◆ **The exercise**: Reproduce the entries starting at the line containing "What measure of" and ending with the final line of the entries, keeping every line including the requests, but raise each numeric answer value by 83.

◆ **Data lines**:
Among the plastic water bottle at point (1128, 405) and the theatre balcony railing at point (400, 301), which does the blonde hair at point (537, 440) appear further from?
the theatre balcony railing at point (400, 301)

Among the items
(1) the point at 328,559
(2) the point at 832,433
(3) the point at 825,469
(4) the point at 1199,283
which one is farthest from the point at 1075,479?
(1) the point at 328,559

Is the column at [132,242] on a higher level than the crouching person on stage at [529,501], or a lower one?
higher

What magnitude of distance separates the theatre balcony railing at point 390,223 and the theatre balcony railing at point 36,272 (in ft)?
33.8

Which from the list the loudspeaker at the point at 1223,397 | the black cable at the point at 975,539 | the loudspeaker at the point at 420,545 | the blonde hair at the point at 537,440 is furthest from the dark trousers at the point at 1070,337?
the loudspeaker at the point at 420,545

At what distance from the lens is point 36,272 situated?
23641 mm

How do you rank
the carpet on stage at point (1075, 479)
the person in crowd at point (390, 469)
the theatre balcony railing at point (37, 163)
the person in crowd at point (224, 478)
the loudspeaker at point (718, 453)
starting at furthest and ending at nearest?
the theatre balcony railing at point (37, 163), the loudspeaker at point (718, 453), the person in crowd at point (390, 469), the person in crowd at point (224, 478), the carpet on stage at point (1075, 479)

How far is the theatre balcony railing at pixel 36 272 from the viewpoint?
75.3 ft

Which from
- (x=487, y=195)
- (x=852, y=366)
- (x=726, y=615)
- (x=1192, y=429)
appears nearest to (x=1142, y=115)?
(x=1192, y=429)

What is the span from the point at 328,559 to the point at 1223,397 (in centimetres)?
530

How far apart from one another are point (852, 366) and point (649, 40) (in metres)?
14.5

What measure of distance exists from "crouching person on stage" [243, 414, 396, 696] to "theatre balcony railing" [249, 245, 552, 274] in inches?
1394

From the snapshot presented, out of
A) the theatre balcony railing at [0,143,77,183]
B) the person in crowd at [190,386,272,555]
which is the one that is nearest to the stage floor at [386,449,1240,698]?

◆ **Correct result**:
What measure of distance exists from "crouching person on stage" [243, 414, 396, 696] to "theatre balcony railing" [249, 245, 552, 274] in inches?
1477

From the snapshot presented, out of
A) the theatre balcony railing at [0,143,77,183]
B) the person in crowd at [190,386,272,555]
which is the one that is nearest to the stage floor at [386,449,1240,698]?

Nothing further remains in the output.